M. Laurent Laganier. - Si la feuille de route nous paraît crédible dans le volet horizontal du déploiement, tel n'est pas le cas pour la partie terminale. Il faut que la loi prescrive au propriétaire la pose de la fibre en cas de construction, de réhabilitation, de cession ou de location de logement. La piste de la subvention ou du crédit d'impôt, par l'État ou la collectivité, peut être explorée pour faciliter cette obligation. La fibre a vocation à devenir l'accessoire de la propriété et doit, en tant que telle, être financée par le propriétaire, dans un cadre fixé par la loi.
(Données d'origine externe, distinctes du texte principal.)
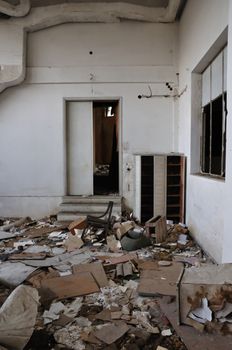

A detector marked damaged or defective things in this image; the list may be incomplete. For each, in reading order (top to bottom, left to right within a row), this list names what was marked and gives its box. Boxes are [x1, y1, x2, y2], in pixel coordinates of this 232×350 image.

broken window frame [200, 47, 227, 178]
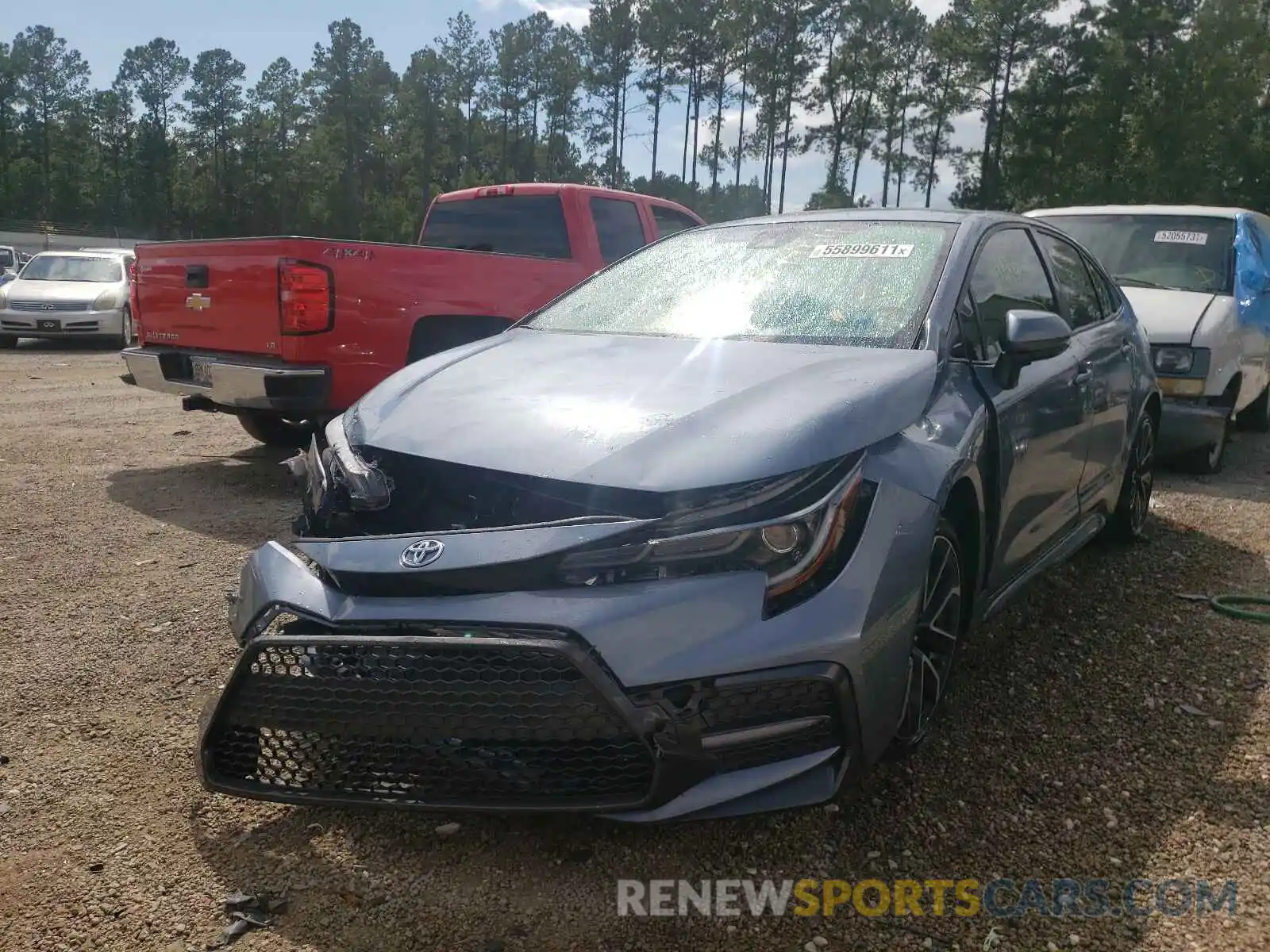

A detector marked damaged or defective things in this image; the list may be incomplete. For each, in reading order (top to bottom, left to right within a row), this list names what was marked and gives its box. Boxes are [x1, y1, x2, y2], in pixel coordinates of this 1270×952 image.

shattered windshield [19, 254, 122, 282]
shattered windshield [518, 222, 955, 347]
shattered windshield [1036, 216, 1234, 294]
damaged blue-gray sedan [206, 212, 1163, 822]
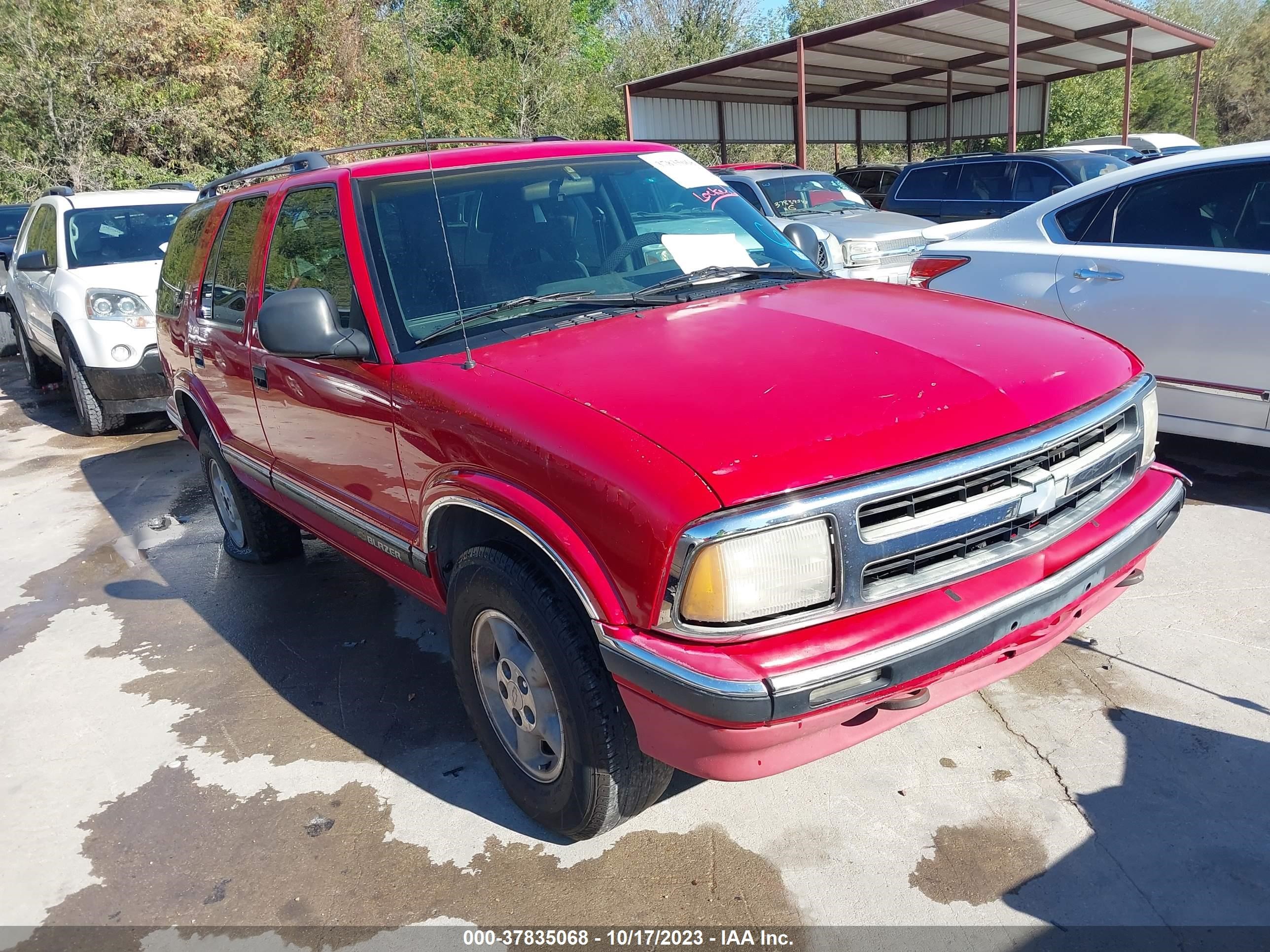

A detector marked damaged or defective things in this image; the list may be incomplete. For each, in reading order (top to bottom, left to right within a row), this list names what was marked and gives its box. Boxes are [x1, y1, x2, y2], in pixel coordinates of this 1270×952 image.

cracked bumper [600, 467, 1183, 784]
Le réseau cuivre ne nous semble pas mort, pour la partie terminale du moins : la prise qui va à la télévision ou à l'ordinateur est le plus souvent en cuivre. La difficulté est de fixer d'où elle part : du dispositif de terminaison intérieur au logement, du point de concentration, de plus haut encore ? Il faut se poser la question de la réutilisation du segment terminal du câble coaxial pour achever le réseau fibre, comme cela est fait en Suisse, ce qui permet d'obtenir des débits de plusieurs centaines de Mbit/s sans percer de trous chez le client.

Pour finir, je voudrais vous appeler à ne pas créer de nouvelle taxe sectorielle, en plus des 17 que nous avons déjà dans les télécoms !

M. Eric Debroeck. - S'agissant de la problématique du financement, il faut bien avoir en tête les difficultés économiques que traverse le secteur. Un des points positifs de la feuille de route est de faire état de chiffres précis, même si j'observe que le président de l'Arcep, dans son audition de ce matin, y a apporté des nuances. Ainsi, et en ce qui concerne le produit de la redevance pour l'utilisation de la bande des 1 800 Mhz, la feuille de route et les annonces qui l'ont suivies semblent préfigurer un montant de 200 millions d'euros quand M. Silicani parlait de 400 à 450 millions ; nous étions, pour notre part, plutôt sur ce chiffre de 200 millions d'euros.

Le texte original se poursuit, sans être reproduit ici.